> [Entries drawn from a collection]
** start **

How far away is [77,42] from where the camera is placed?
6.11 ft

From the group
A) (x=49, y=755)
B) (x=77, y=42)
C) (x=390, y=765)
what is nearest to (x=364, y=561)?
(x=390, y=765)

** end **

> [Your instructions] Please copy out every one of the records above, word for word and line for line.

> [Response to the task]
How far away is [77,42] from where the camera is placed?
6.11 ft

From the group
A) (x=49, y=755)
B) (x=77, y=42)
C) (x=390, y=765)
what is nearest to (x=364, y=561)?
(x=390, y=765)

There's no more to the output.